Robots que no reconocen a personas negras

No es la primera vez que abordamos en este espacio cómo detrás de la Inteligencia Artificial (IA) se encuentran complejos algoritmos que, si no han sido desarrollados correctamente, pueden desembocar en situaciones indeseables. ¿Recuerdan cuando en 2015 alguien buscó en Google “gorilas” y en la categorización de imágenes aparecieron dos personas de raza negra? Aquello fue un error de programación de los algoritmos.

Muchos de estos errores se deben a prejucios y, buena parte de ellos, tienen que ver con el color de la piel -Airbnb trató también de ponerle remedio-. Algo parecido le sucedió a Joy Buolamwini, a la que le gusta autodenominarse ‘poeta del código’. Esta joven estudiaba su postgrado en el prestigioso MIT, trabajando con un software de reconocimiento facial. Ese fue el momento a partir del cual se propuso acabar con “la mirada codificada” o, lo que es lo mismo, el sesgo que, como en la vida real, se traslada al desarrollo de los algoritmos y que termina por desencadenar exclusión y prácticas discriminatorias.

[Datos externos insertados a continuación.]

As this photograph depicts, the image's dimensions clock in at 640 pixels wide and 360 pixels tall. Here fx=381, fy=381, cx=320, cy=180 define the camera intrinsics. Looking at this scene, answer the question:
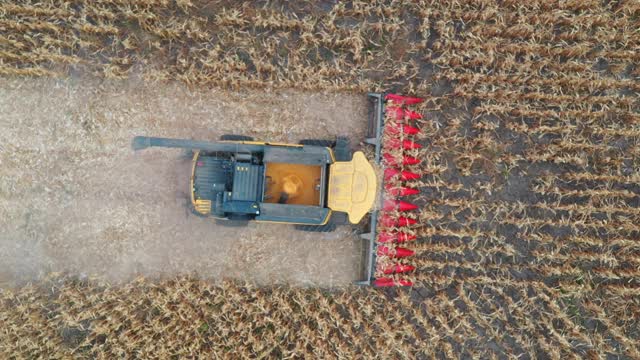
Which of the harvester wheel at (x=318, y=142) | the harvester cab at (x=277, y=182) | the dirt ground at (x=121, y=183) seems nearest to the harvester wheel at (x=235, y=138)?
the dirt ground at (x=121, y=183)

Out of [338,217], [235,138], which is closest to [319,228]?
[338,217]

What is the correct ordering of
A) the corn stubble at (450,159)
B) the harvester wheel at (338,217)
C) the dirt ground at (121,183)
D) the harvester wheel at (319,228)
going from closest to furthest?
1. the harvester wheel at (338,217)
2. the harvester wheel at (319,228)
3. the corn stubble at (450,159)
4. the dirt ground at (121,183)

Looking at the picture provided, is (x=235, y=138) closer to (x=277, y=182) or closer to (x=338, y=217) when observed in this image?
(x=277, y=182)

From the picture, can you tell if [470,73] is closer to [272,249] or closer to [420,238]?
[420,238]

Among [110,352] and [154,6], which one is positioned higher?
[154,6]

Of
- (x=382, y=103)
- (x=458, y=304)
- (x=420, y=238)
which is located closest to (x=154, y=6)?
(x=382, y=103)

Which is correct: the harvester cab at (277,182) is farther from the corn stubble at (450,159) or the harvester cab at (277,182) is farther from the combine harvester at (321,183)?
the corn stubble at (450,159)
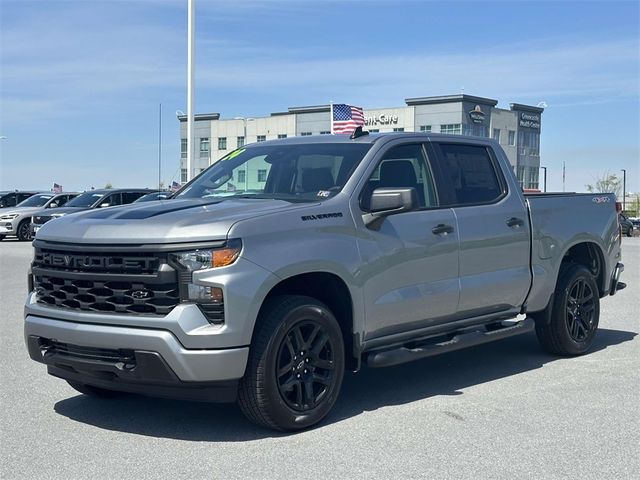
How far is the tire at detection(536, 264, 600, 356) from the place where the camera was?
776 cm

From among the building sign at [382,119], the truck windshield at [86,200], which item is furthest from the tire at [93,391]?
the building sign at [382,119]

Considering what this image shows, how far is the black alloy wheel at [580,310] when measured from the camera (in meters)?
7.92

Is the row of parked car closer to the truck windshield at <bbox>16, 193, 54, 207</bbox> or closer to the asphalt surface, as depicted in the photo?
the truck windshield at <bbox>16, 193, 54, 207</bbox>

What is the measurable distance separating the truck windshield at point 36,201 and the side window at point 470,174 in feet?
76.5

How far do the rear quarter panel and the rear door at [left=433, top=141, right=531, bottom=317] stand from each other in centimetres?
18

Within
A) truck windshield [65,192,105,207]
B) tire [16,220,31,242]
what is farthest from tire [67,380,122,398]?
tire [16,220,31,242]

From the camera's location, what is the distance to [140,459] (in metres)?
4.83

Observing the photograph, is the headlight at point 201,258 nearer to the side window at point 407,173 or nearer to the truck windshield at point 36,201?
the side window at point 407,173

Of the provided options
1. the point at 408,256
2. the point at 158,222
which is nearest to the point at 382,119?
the point at 408,256

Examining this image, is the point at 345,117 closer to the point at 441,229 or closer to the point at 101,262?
the point at 441,229

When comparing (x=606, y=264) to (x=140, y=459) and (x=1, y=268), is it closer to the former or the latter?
(x=140, y=459)

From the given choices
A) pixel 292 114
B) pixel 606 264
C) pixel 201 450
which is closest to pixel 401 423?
pixel 201 450

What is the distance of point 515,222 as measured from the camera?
7.15m

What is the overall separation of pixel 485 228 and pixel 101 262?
315 centimetres
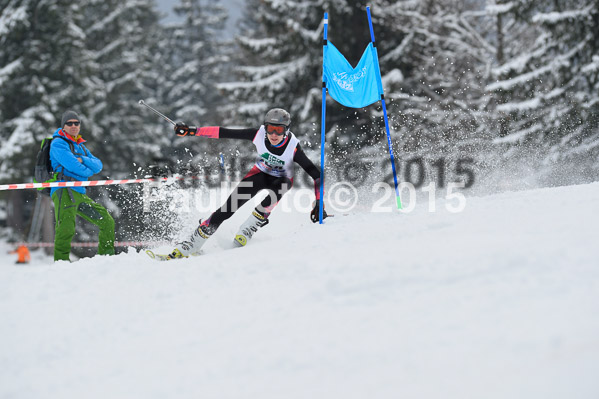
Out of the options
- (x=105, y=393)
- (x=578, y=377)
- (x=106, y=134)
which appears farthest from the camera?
(x=106, y=134)

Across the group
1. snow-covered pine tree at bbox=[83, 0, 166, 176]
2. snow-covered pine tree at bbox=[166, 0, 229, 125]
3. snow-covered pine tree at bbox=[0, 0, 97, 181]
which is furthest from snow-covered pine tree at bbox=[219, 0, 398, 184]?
snow-covered pine tree at bbox=[166, 0, 229, 125]

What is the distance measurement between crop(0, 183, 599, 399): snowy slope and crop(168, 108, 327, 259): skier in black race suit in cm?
127

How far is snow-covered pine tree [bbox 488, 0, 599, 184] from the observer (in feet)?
40.7

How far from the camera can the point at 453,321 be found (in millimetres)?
2945

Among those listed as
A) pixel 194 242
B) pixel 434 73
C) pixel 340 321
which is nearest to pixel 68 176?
pixel 194 242

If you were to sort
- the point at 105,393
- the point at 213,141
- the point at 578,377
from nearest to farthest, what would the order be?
the point at 578,377 → the point at 105,393 → the point at 213,141

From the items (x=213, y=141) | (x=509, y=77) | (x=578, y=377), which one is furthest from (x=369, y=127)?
(x=578, y=377)

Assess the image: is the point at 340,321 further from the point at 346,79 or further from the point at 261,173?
the point at 346,79

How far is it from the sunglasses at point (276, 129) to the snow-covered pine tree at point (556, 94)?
28.4 ft

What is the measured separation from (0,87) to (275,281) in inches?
665

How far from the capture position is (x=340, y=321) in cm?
319

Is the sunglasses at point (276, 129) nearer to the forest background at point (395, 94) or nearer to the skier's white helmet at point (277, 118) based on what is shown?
the skier's white helmet at point (277, 118)

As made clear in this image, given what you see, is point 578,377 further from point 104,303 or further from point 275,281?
point 104,303

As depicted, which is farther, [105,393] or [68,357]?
[68,357]
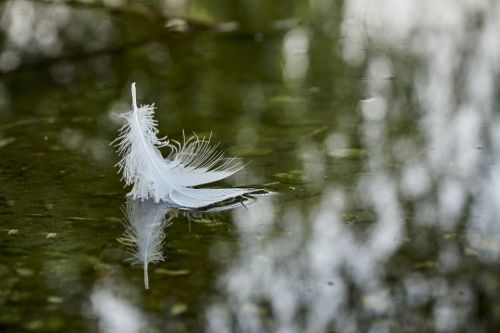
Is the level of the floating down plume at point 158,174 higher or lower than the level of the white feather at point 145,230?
higher

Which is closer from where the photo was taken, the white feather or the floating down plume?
the white feather

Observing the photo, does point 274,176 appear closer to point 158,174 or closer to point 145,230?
point 158,174

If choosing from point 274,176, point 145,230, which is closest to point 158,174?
point 145,230

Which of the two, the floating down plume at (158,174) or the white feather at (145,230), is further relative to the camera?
the floating down plume at (158,174)

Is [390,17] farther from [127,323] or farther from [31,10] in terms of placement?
[127,323]

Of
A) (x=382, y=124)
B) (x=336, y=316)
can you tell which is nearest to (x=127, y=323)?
(x=336, y=316)

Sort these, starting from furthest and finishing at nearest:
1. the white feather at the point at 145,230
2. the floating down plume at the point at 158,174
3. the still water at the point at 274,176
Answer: the floating down plume at the point at 158,174 → the white feather at the point at 145,230 → the still water at the point at 274,176
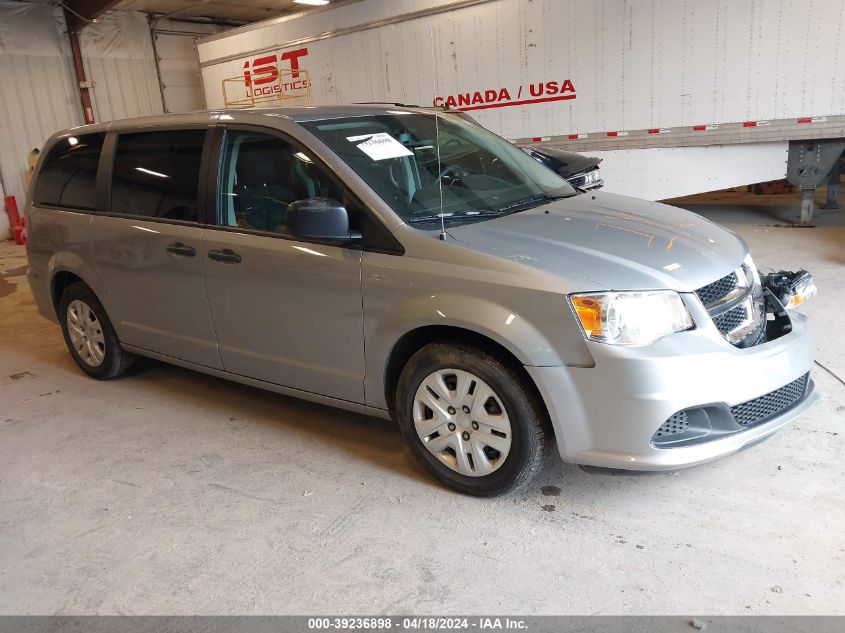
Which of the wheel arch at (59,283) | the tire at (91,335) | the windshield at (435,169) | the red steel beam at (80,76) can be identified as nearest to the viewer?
the windshield at (435,169)

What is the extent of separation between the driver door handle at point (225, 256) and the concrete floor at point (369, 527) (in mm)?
953

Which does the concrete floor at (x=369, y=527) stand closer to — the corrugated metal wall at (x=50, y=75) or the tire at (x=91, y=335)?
the tire at (x=91, y=335)

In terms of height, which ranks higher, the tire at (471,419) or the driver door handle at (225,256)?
the driver door handle at (225,256)

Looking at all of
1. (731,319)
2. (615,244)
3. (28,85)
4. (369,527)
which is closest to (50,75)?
(28,85)

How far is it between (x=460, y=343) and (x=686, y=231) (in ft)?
3.79

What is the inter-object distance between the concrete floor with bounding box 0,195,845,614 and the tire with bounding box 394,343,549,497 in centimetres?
15

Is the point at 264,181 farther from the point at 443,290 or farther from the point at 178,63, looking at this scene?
the point at 178,63

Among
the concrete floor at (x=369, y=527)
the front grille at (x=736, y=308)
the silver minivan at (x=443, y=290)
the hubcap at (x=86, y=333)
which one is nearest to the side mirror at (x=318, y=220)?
the silver minivan at (x=443, y=290)

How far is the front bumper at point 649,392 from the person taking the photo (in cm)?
242

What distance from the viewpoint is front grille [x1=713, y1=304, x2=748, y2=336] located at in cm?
263

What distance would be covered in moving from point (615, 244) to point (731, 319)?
0.53 metres

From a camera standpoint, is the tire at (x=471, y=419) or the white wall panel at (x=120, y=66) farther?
the white wall panel at (x=120, y=66)

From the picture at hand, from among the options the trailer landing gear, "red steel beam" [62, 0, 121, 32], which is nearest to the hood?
the trailer landing gear

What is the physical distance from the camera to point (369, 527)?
2.79 meters
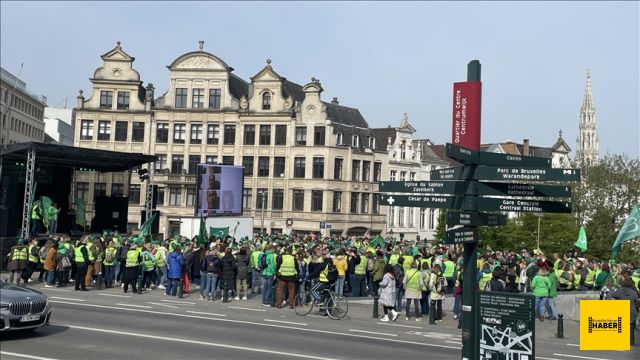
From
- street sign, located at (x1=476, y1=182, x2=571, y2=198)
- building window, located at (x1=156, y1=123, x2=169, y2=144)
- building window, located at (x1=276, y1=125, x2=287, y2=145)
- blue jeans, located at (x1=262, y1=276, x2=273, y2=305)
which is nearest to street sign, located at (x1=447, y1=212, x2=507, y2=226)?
street sign, located at (x1=476, y1=182, x2=571, y2=198)

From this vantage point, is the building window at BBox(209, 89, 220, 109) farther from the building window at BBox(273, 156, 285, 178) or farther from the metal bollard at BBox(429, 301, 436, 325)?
the metal bollard at BBox(429, 301, 436, 325)

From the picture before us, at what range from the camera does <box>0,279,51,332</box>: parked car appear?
1335 cm

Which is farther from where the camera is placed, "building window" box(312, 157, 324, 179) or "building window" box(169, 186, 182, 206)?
"building window" box(169, 186, 182, 206)

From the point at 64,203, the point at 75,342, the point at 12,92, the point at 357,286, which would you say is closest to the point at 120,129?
the point at 64,203

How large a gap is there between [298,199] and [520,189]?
53.2 m

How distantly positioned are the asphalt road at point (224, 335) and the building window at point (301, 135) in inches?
1583

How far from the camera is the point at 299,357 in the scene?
532 inches

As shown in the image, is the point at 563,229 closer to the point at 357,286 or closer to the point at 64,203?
the point at 357,286

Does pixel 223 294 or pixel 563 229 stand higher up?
pixel 563 229

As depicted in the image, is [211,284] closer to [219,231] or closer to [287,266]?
[287,266]

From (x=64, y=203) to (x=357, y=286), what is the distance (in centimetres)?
2501

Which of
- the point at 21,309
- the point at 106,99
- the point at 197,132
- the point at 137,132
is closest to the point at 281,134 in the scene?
the point at 197,132

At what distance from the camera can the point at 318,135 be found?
61.8 meters

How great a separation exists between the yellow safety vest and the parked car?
339 inches
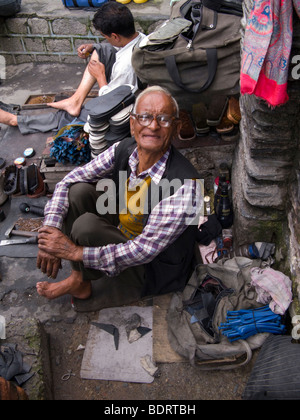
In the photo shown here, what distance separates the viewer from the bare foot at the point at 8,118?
5090mm

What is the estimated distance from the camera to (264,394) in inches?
90.2

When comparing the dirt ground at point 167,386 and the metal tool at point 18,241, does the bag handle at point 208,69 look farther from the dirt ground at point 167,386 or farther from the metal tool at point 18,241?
the dirt ground at point 167,386

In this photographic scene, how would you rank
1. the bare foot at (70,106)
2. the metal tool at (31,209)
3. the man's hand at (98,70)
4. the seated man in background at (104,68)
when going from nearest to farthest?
1. the metal tool at (31,209)
2. the seated man in background at (104,68)
3. the man's hand at (98,70)
4. the bare foot at (70,106)

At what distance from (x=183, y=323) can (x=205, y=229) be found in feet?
3.19

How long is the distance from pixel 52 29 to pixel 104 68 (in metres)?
2.73

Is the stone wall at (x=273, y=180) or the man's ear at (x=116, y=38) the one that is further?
the man's ear at (x=116, y=38)

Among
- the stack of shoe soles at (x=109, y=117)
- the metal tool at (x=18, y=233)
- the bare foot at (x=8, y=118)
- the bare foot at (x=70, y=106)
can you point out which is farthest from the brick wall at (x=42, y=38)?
the metal tool at (x=18, y=233)

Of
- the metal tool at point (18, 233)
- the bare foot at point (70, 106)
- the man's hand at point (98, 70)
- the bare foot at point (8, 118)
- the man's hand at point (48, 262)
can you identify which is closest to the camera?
the man's hand at point (48, 262)

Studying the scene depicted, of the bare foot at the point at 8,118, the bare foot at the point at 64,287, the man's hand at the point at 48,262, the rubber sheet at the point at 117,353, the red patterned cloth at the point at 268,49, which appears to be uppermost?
the red patterned cloth at the point at 268,49

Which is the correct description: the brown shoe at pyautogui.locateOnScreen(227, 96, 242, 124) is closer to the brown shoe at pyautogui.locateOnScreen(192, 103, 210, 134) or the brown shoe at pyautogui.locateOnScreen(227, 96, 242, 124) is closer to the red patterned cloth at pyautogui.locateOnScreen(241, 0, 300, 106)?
the brown shoe at pyautogui.locateOnScreen(192, 103, 210, 134)

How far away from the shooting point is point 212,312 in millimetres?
Answer: 2797

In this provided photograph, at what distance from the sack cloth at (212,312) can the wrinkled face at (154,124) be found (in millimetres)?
1094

Buolamwini se percató de que el software con el que trabajaba no reconocía su propio rostro. ¿Por qué? Porque es negra y las personas que en su día codificaron el algoritmo de reconocimiento fácil no había tenido en cuenta la amplia gama de tonos de piel y de estructuras faciales. Algo que parece lógico, incluso ahora leído, parece absurdo no haber caído en la cuenta de eso cuando se creó el software pero que, sin embargo, es un error más común de lo que creemos.

La propia Buolamwini lo ha experimentado en sus propias carnes. En pleno auge del desarrollo de la robótica, la estudiante del MIT ha tenido que comprobar en varias ocasiones cómo los robots no pueden interactuar con ella, simplemente, porque no reconocen su rostro por ser negra. Una de las últimas veces que le sucedió esto fue durante un viaje a Hong Kong, cuando un robot social no detectó su cara. La empresa que había desarrollado el autómata había utilizado el mismo software de reconocimiento facial y ahí fue cuando Buolamwini se dio cuenta de que el algoritmo viaja rápidamente –mediante la descarga de unos archivos de internet- y con él, el sesgo codificado.

Este tipo de sistemas de IA necesitan una fase de entrenamiento, de aprendizaje automático, durante la cual han de pasar muchos rostros para que el software identifique qué es una cara. Si la muestra que se emplea con el software no es lo suficientemente diversa –si no hay caras negras, por ejemplo-, el sistema terminará por no identificar determinados tonos de piel.

Aunque con un margen de error amplio porque no son pocas las ocasiones en las que las personas son mal etiquetadas, las redes sociales ofrecen una amplia variedad de caras ya reconocidas. Tanto es así que, según un informe de Georgetown Law, uno de cada dos adultos en EEUU –y hablamos de unos 117 millones de personas- tienen sus rostros en estas redes de reconocimiento facial que, si bien no son reguladas, son a veces utilizadas por los departamentos de policía.

La cruzada de Buolamwini para crear código de una forma más inclusiva no ha hecho más que empezar, pero es deseable que se extienda rápidamente y los desarrolladores de algoritmos tomen conciencia de ello, creando conjuntos de entrenamiento mucho más inclusivos. Ella apuesta, por ejemplo, por poner en marcha una campaña de selfies inclusivos, para así facilitar el trabajo a los desarrolladores que precisan de muestras muy amplias y diversas con las que realizar el aprendizaje automático de la IA.

Ella, por lo pronto, ya se ha unido a la Liga de la Justica Algorítmica, que se ha convertido en un punto de encuentro para toda aquella persona preocupada por la equidad decidida a combatir esta ‘mirada codificada’.